◆ **CHALLENGE A**
In the discussion of paying college athletes, take the passage between "Now that they" and "and the Joes?", inclusive, and write it out again, swapping "coaches" for "managers".

◆ **DOCUMENT EXCERPT**
** begin **

Now that they can just buy better players openly, with no draft system or any structure at all, really...why not spend all your money on that and get okay coaches, and see if it's really about the Xs and the Os or the Johnnies and the Joes?
 


I think to see this, we'd have to get to where the players in the top conferences/division band together in a union and demand X% of the TV revenue.

Then that $100M/year that Minnesota is going to be getting from the Big Ten, suddenly 30,40, maybe 50M of that is being directly pay-to-play to the players on the football and men's basketball teams (women's bball too probably).
 

I think to see this, we'd have to get to where the players in the top conferences/division band together in a union and demand X% of the TV revenue.

Then that $100M/year that Minnesota is going to be getting from the Big Ten, suddenly 30,40, maybe 50M of that is being directly pay-to-play to the players on the football and men's basketball teams (women's bball too probably).
They can’t unionize they aren’t employees. Which is part of why there will never be direct payments from schools
 




It was denied by the NLRB
They tried to unionize and were told they can’t
The regional board approved it.

Then it got political and the national board did as they were told to do.


All good. I just think it's a thing that could happen.
 

Then there is SB-1401 out in California, which is a new bill that requires pay-for-play.

This is the state that gave us NIL in the first place.
 

The regional board approved it.

Then it got political and the national board did as they were told to do.


All good. I just think it's a thing that could happen.
Unless the supremacy clause goes away the national board is more important than the regional board
 



Then there is SB-1401 out in California, which is a new bill that requires pay-for-play.

** end **

Dataset records:

** begin **

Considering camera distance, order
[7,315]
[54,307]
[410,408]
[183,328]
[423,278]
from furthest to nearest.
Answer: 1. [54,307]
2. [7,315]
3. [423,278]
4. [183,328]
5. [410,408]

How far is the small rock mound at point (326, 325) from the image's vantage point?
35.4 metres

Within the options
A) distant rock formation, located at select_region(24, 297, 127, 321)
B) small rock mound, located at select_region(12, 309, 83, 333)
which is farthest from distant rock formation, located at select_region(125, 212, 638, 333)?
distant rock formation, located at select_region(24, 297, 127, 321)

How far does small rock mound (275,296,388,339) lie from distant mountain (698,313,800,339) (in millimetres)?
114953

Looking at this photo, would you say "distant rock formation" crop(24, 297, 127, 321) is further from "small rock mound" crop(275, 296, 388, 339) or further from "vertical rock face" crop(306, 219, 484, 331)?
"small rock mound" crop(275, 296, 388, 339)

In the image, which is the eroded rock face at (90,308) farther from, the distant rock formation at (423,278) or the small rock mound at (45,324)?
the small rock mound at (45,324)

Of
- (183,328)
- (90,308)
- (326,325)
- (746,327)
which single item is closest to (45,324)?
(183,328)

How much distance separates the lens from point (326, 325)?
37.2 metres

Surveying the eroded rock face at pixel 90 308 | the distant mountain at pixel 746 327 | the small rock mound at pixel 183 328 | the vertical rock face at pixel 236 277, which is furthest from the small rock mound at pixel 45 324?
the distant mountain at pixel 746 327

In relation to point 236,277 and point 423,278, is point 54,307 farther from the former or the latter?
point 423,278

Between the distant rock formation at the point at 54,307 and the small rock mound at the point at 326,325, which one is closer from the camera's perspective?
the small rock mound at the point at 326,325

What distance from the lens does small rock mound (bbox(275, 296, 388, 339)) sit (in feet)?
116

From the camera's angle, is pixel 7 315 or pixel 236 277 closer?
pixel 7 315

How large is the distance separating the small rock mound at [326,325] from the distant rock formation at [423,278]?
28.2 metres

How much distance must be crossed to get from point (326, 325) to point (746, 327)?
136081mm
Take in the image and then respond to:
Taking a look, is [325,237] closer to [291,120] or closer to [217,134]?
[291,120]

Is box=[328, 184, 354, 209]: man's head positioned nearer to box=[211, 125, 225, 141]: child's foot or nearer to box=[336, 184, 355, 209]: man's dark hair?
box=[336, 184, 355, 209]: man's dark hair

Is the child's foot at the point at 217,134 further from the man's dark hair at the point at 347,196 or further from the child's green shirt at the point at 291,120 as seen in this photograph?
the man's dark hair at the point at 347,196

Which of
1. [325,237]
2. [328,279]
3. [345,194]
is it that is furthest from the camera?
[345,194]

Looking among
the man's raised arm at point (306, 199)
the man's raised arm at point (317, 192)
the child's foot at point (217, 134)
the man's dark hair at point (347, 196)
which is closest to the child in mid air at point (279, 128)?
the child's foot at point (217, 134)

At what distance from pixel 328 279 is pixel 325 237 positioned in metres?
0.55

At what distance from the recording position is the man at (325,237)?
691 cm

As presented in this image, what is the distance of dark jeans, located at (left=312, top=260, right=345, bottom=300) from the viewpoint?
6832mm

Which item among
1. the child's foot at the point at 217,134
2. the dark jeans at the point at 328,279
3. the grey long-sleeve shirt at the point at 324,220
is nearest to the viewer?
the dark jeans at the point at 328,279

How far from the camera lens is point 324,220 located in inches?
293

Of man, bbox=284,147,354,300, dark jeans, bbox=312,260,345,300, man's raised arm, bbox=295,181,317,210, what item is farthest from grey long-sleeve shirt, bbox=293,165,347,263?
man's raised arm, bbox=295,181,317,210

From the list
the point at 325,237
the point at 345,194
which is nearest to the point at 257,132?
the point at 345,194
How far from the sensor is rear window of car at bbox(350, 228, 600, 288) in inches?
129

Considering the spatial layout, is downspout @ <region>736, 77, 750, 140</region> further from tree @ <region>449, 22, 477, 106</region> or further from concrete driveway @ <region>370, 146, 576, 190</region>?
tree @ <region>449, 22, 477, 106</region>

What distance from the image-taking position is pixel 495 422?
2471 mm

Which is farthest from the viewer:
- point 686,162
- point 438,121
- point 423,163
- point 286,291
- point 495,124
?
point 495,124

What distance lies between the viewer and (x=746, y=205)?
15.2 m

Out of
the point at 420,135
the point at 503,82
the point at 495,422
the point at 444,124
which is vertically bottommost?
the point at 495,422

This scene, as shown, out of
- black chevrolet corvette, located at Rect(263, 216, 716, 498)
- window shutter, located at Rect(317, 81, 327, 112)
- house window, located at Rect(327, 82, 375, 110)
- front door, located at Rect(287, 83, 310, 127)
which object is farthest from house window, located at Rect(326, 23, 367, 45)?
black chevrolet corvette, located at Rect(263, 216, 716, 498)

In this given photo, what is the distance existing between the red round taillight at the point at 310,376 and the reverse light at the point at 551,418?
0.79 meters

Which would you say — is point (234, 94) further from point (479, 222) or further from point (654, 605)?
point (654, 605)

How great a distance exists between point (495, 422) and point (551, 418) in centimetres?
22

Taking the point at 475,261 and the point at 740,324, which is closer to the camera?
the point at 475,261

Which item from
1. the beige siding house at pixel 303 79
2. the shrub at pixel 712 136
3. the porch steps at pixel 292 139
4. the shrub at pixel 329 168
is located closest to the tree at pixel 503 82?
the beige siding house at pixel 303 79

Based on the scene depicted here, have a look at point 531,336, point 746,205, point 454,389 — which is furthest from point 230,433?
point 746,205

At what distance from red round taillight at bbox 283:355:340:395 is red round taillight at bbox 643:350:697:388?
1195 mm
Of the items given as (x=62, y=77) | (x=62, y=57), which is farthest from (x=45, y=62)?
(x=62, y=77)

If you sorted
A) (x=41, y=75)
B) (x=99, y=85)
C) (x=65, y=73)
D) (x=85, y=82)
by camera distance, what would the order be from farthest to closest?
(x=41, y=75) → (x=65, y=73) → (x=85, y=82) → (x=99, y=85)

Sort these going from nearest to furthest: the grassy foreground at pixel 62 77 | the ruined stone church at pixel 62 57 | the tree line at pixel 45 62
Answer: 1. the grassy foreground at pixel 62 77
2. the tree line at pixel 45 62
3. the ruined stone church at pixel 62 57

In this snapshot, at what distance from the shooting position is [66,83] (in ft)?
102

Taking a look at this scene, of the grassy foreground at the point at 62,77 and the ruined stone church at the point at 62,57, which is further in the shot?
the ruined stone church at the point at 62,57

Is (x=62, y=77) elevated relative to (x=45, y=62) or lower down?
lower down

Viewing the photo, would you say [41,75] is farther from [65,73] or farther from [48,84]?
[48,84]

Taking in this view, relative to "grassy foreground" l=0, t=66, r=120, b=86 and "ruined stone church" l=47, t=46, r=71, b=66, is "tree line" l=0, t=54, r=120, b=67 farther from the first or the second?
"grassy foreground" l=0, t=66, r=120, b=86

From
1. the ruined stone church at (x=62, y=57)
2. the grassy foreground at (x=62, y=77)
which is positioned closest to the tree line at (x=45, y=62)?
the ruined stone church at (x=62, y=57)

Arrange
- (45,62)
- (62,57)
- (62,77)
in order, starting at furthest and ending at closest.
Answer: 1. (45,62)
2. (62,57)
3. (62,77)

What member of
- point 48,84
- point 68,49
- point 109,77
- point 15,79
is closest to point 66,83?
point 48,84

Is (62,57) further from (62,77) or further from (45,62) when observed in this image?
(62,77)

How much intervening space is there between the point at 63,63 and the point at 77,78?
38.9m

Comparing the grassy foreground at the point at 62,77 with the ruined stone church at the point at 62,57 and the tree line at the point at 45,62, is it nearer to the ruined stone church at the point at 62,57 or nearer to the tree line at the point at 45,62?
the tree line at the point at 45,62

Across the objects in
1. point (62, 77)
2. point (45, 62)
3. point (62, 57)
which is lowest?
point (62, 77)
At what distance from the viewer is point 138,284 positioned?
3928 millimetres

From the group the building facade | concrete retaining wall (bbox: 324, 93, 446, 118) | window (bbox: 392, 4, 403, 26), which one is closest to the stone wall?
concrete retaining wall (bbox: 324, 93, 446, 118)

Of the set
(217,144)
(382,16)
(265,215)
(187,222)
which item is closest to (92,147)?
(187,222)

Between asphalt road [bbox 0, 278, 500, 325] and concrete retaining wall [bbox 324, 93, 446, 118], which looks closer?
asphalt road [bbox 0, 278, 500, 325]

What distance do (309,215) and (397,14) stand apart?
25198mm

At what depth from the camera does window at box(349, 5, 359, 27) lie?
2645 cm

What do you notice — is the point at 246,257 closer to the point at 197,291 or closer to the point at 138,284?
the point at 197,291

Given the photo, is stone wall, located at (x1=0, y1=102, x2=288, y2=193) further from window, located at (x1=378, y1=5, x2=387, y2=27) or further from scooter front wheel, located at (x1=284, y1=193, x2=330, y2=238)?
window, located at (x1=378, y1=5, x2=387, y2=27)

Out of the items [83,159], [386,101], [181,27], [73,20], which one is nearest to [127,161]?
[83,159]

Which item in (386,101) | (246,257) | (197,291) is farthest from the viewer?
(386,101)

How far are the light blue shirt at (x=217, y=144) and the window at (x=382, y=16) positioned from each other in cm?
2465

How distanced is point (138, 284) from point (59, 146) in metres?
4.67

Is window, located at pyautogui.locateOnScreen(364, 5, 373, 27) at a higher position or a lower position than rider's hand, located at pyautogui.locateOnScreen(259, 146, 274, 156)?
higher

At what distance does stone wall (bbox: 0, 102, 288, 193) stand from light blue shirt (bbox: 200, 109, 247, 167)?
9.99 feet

** end **

◆ **CHALLENGE B**
Identify each line in the dataset records that contains the string "crop" and copy it. Matching is case-sensitive.

◆ **RESULT A**
Now that they can just buy better players openly, with no draft system or any structure at all, really...why not spend all your money on that and get okay managers, and see if it's really about the Xs and the Os or the Johnnies and the Joes?

◆ **RESULT B**
Looking at this photo, would you say "distant rock formation" crop(24, 297, 127, 321) is further from "small rock mound" crop(275, 296, 388, 339) or further from "vertical rock face" crop(306, 219, 484, 331)?
"small rock mound" crop(275, 296, 388, 339)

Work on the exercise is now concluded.